I hoped King Gizzard and the Wizard Lizard’s newest album Flight b741 would feature a more concise set of songs than their recent, jammier endeavors. Well, be careful what you wish for. While the Gizz keep their songs to three or four minutes on this release (excepting a Wings-esque multipart closer), they’re…um…country rock songs. 

 

If you live by the Gizz, you die by the Gizz, and I think it’s important to remember that while the band obviously loves cool genres like thrash, psyche, garage rock and komische, they equally enjoy less reputable genres like boogie, ‘70s AM gold, and, alas, this month’s offering, country rock. 

 

Flight b741 is a regular hootenanny, with harmony vocals, honking harmonica, pedal steel, lyrics about “ma” and “pa,” major key jams, and album art not too far removed from Little Feat’s. Granted, KGWL’s guitars snarl more than, say, The Eagles, but I can’t help but feel this album feels like a genre excursion that doesn’t quite work. When it shoots for the barroom boogie of, say, Faces, you’re reminded that KGWL, for all their strengths, doesn’t have a singer as dynamic as Rod Steward, and when it tries to go all out cowboy…well, no one will confuse King Gizzard and the Wizard Lizard’s “Hog Calling Contest” for Bob Wills and His Texas Playboys. Unfortunately, it feels like these Aussies are playing cowboy rather than being cowboy. 

 

This got me thinking about the advantages and disadvantages of prolificity. 

 

The advantages are self-evident. The more music you release, the more opportunity you have to expand your audience, the more reasons you’ll have to keep touring, and the more product you’ll have to sell to your fans. Capitalism aside, though, it has got to be artistically fulfilling to just keep cranking. No band, after all, is faster or more adept at digesting a genre of music and spitting out an Aussified take on it. Flight b741 is a denser, crisper record than the Gizz’s earlier excursions into country funk, it showcases some admittedly impressive group harmonies, and gives everyone in the band an opportunity to sing lead. Music, as a hobby and as a pastime, gives back everything you put into it, and even a creative cul de sac leads to personal growth.   

 

But this (hopefully) sideways artistic development comes at an expense. Consider, for instance, that some of Led Zeppelin’s most disliked songs are “D’yer Mak’er”, in which they try reggae, and “The Crunge,” in which they try funk, only to discover that they are not very good at playing either. Could you imagine if Zep made ALBUMS out of those songs? Would we think of them the same way? A weird genre excursion on an album’s B-side is sure to draw less opprobrium than 41 minutes of weird genre excursions. When considering the totality of a band, it’s defined as much by its successes as its failures. Besides, when a band’s catalog has as many duds as hits, it can be a minefield for new listeners.   

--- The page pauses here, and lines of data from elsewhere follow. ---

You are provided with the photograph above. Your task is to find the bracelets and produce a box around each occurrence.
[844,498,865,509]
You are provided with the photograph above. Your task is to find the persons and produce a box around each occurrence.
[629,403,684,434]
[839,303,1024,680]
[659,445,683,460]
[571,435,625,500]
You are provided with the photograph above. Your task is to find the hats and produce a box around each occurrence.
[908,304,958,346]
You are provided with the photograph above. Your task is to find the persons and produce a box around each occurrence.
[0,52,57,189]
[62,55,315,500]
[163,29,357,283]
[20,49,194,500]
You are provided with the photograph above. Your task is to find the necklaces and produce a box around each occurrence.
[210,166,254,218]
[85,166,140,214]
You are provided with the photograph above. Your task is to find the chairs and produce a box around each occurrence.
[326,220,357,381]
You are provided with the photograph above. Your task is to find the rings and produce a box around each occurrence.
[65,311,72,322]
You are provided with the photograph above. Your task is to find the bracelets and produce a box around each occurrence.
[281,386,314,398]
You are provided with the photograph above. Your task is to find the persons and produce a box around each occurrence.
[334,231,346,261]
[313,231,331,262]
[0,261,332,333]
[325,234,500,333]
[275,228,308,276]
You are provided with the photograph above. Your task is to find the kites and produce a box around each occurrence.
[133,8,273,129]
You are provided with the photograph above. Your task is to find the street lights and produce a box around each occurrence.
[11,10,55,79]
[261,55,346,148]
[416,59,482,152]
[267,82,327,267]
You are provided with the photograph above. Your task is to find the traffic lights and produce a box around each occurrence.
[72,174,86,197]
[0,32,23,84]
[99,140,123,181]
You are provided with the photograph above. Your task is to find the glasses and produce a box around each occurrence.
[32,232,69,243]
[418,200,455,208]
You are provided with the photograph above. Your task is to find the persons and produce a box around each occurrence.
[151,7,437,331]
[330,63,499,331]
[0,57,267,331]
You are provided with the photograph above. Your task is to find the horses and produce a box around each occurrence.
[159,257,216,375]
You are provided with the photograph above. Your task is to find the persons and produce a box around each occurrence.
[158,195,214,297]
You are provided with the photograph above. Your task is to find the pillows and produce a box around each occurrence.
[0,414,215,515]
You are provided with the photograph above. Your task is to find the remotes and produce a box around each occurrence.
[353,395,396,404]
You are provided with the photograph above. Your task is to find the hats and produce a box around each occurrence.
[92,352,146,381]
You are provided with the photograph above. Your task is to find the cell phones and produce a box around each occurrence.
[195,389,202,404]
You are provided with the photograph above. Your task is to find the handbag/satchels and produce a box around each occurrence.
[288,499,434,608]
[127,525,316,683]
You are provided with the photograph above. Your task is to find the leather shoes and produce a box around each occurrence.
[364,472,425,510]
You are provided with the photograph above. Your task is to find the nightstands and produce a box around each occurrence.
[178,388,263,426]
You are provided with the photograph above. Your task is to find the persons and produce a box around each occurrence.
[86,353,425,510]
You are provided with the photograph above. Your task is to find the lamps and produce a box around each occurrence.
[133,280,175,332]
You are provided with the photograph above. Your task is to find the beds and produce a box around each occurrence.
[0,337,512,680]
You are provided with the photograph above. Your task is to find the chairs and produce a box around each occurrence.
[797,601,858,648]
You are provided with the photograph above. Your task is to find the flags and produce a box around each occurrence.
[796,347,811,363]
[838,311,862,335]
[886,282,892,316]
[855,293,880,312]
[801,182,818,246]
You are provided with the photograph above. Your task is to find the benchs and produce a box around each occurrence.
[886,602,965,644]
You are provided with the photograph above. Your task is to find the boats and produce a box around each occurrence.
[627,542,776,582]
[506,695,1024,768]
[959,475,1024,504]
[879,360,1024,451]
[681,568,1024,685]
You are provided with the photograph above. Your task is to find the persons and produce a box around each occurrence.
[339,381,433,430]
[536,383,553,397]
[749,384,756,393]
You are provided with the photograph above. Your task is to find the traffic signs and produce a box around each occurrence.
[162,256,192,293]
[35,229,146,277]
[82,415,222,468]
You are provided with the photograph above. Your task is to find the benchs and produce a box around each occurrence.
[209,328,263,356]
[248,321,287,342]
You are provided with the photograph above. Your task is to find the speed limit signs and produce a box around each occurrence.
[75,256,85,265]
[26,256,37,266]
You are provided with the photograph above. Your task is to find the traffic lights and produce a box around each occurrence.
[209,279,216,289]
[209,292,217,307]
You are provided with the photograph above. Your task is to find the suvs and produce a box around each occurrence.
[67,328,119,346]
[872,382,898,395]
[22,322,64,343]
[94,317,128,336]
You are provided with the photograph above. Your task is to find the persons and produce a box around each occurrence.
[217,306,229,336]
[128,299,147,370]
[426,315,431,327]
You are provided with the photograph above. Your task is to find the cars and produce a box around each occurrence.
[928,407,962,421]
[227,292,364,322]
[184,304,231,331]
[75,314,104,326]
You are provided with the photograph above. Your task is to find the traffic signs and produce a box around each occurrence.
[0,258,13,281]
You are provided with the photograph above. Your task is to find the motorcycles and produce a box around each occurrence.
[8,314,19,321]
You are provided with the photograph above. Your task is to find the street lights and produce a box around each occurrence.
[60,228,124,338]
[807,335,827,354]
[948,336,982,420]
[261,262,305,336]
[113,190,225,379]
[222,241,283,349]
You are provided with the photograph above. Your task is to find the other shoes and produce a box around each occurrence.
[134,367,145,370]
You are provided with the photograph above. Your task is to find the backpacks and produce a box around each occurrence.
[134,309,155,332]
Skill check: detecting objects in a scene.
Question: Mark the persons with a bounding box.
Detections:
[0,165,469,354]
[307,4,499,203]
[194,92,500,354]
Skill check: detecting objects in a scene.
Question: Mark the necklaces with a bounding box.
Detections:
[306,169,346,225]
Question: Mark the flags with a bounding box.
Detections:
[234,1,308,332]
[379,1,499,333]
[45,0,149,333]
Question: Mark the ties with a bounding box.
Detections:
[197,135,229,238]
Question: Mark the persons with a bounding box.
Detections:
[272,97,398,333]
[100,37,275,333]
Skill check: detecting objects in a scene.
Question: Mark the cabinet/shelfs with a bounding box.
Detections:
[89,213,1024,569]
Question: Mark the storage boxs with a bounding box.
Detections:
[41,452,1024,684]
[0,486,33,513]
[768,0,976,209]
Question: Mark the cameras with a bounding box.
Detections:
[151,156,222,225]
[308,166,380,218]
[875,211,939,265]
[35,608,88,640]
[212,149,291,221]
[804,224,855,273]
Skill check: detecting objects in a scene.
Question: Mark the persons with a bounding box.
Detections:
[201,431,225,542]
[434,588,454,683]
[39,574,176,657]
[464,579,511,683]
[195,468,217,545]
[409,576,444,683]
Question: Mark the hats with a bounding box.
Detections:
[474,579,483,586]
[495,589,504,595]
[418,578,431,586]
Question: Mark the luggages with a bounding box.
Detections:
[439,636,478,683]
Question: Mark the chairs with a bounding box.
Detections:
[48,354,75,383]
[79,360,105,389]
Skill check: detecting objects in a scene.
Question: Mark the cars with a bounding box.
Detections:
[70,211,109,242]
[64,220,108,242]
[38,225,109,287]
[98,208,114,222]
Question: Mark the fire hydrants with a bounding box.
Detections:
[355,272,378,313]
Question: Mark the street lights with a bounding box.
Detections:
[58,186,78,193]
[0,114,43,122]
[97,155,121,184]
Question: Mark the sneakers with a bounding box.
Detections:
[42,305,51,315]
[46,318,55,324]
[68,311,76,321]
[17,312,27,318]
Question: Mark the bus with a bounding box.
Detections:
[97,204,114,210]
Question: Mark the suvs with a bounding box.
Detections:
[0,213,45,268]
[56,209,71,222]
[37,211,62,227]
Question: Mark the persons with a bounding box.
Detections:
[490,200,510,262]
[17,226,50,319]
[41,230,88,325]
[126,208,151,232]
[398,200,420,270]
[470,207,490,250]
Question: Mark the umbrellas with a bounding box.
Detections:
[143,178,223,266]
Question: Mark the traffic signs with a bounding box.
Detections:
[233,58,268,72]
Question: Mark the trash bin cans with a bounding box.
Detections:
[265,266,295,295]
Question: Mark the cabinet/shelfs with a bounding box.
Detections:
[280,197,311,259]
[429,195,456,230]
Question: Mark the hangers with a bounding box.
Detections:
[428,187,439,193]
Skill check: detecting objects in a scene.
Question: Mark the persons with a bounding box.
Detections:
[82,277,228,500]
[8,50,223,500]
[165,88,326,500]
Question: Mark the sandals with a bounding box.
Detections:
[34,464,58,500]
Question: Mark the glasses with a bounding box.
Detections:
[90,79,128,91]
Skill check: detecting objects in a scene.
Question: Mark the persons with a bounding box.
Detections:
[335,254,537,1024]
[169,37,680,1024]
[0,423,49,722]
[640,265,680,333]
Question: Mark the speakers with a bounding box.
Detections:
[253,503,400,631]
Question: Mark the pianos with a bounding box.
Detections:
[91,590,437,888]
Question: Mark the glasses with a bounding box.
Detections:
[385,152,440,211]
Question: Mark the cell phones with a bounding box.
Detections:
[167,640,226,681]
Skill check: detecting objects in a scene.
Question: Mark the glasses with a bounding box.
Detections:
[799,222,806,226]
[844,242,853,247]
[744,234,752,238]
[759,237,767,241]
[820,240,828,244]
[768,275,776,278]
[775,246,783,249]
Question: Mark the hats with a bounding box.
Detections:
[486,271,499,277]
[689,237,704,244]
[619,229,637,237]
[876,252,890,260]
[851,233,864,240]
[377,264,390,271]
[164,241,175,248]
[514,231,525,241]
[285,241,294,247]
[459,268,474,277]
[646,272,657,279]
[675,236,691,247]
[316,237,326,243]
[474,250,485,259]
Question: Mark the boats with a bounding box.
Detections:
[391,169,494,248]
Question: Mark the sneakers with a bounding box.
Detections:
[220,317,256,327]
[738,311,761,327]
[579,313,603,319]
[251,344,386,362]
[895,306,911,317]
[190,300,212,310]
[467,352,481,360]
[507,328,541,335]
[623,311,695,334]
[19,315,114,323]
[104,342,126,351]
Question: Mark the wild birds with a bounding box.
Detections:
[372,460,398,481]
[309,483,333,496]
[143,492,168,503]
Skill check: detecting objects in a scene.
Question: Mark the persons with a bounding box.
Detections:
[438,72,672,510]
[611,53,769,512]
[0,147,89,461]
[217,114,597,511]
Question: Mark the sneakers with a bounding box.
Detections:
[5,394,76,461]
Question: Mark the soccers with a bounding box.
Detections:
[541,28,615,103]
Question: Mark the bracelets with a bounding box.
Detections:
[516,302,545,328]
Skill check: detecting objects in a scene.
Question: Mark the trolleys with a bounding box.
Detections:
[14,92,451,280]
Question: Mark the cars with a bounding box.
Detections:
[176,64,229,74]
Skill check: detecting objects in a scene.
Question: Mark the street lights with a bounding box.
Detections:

But enough about KGWL’s 27th (!) record. I want to celebrate an album that was released on the same day, August 9, 2024, by another hyper-prolific, garage rock godhead, Osees’ SORCS 80. SORCS 80, their 29th (!!) tackles a genre of music that’s new to Osees, but, unlike Flight b741, it feels new in general. Influenced by their 2022’s lo-fi punk album A Fowl Form and last year’s follow up the synth-rock Intercepted Message, Osees decided to make a punk album with synthesizers and samplers, forgoing guitars all together. The songs on SORCS 80 are stripped to the bones, often nothing more than drums, a synth bass line, and shouted lyrics – with one genius addition: saxophone. That’s right, SORCS 80 is what would happen if the band Morphine played punk. There’s no reason Osees should be innovating this hard 29 albums in, but, and this is the ultimate rationale for prolificity: if you shoot a bunch of shots, some of them are going to go in.